• _Written task_:
Which lines in the items below contain the word "options"? List every one of them in full.

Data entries
START
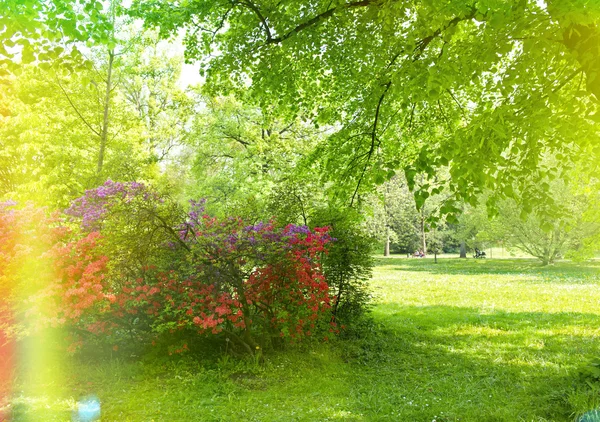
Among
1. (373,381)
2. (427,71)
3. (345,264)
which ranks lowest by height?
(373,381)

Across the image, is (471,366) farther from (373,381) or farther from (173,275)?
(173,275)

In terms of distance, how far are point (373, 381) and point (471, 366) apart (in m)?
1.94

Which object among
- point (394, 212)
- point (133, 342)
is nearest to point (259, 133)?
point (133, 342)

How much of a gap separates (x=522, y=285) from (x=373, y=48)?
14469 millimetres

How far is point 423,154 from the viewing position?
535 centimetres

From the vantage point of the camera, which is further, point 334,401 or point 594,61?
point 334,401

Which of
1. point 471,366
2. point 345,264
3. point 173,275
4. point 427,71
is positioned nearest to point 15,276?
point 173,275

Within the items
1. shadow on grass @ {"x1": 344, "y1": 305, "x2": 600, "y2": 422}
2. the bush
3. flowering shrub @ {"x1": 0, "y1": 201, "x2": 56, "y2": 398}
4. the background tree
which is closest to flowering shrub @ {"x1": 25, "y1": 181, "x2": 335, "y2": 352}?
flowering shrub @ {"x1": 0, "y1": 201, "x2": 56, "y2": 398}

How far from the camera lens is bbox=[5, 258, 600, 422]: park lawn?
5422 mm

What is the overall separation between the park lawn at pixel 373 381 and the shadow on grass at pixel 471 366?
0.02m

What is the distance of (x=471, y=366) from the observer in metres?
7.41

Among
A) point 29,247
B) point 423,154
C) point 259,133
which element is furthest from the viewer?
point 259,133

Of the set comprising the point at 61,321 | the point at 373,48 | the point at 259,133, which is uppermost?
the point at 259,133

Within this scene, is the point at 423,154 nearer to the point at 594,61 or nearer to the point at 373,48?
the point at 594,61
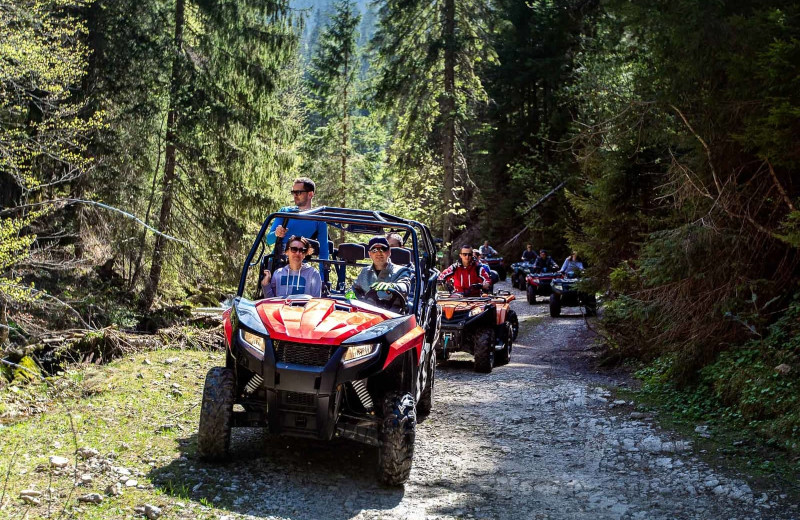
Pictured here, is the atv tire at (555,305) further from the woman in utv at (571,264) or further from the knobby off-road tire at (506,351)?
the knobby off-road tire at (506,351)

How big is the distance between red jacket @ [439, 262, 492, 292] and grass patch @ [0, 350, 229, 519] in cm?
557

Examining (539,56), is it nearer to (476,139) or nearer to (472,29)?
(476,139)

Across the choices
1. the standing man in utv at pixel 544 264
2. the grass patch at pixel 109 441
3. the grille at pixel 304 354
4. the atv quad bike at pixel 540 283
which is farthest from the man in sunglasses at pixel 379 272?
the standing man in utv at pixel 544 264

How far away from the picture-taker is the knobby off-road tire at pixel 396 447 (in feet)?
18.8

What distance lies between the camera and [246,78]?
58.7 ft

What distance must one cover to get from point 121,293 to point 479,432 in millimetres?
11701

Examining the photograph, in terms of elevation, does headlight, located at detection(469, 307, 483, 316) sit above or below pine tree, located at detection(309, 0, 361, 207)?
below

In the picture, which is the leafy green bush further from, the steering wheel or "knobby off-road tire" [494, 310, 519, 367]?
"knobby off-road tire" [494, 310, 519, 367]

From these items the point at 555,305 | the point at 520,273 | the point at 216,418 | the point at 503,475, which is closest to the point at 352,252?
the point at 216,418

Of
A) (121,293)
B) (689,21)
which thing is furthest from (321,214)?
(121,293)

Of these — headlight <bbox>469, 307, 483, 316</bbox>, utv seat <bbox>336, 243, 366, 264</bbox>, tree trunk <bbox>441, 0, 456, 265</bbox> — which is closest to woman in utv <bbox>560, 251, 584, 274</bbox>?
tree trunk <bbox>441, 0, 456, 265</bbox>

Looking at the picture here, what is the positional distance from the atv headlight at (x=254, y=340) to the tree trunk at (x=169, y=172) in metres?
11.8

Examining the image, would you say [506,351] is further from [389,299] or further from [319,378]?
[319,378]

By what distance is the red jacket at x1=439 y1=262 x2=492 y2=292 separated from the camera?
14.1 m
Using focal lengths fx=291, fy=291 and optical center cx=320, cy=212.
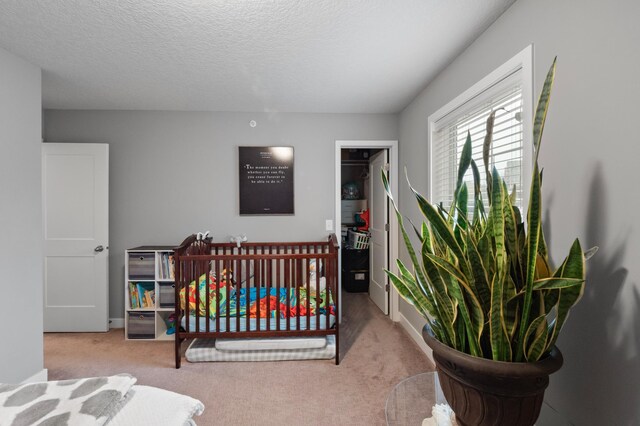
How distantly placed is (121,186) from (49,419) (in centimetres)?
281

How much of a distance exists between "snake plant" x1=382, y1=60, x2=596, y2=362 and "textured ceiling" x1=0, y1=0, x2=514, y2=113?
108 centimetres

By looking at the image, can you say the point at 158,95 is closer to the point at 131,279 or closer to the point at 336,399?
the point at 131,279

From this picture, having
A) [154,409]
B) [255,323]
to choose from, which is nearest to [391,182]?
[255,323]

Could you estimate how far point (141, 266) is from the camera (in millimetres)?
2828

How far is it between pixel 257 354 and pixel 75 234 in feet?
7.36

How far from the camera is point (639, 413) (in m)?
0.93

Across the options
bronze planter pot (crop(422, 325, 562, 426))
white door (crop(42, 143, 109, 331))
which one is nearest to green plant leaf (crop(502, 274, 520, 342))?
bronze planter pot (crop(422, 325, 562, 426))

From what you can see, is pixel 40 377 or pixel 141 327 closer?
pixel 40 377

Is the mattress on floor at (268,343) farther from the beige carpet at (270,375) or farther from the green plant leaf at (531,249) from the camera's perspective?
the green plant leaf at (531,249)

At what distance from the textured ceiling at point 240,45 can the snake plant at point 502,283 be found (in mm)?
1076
END
START
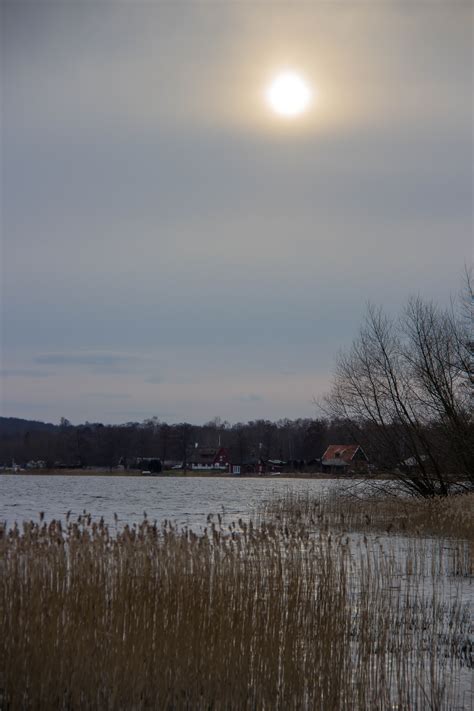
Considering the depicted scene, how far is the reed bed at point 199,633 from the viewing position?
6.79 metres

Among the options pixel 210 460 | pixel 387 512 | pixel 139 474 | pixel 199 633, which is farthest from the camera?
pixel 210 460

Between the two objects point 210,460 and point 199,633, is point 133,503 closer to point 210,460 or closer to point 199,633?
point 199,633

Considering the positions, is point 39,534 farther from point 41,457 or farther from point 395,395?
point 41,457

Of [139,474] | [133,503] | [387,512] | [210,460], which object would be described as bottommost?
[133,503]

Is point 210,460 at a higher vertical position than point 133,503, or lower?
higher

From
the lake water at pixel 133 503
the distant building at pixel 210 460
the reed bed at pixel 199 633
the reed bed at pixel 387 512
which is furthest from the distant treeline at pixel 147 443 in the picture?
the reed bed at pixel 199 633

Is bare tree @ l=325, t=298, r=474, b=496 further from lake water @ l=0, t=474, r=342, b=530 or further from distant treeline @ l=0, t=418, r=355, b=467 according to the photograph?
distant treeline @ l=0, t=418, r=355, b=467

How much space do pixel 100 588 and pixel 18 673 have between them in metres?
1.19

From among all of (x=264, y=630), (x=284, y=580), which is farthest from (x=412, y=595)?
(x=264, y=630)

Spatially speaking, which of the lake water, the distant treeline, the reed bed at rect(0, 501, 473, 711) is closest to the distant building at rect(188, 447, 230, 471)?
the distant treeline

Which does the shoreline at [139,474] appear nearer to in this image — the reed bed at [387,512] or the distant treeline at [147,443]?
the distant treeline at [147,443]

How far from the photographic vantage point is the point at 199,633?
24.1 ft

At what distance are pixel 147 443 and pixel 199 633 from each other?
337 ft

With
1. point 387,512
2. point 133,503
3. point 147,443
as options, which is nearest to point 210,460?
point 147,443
END
• _Solution below_:
Across the options
Among the options pixel 210 460 | pixel 387 512 | pixel 139 474 | pixel 199 633, which is farthest from the camera?
as options, which is nearest to point 210,460?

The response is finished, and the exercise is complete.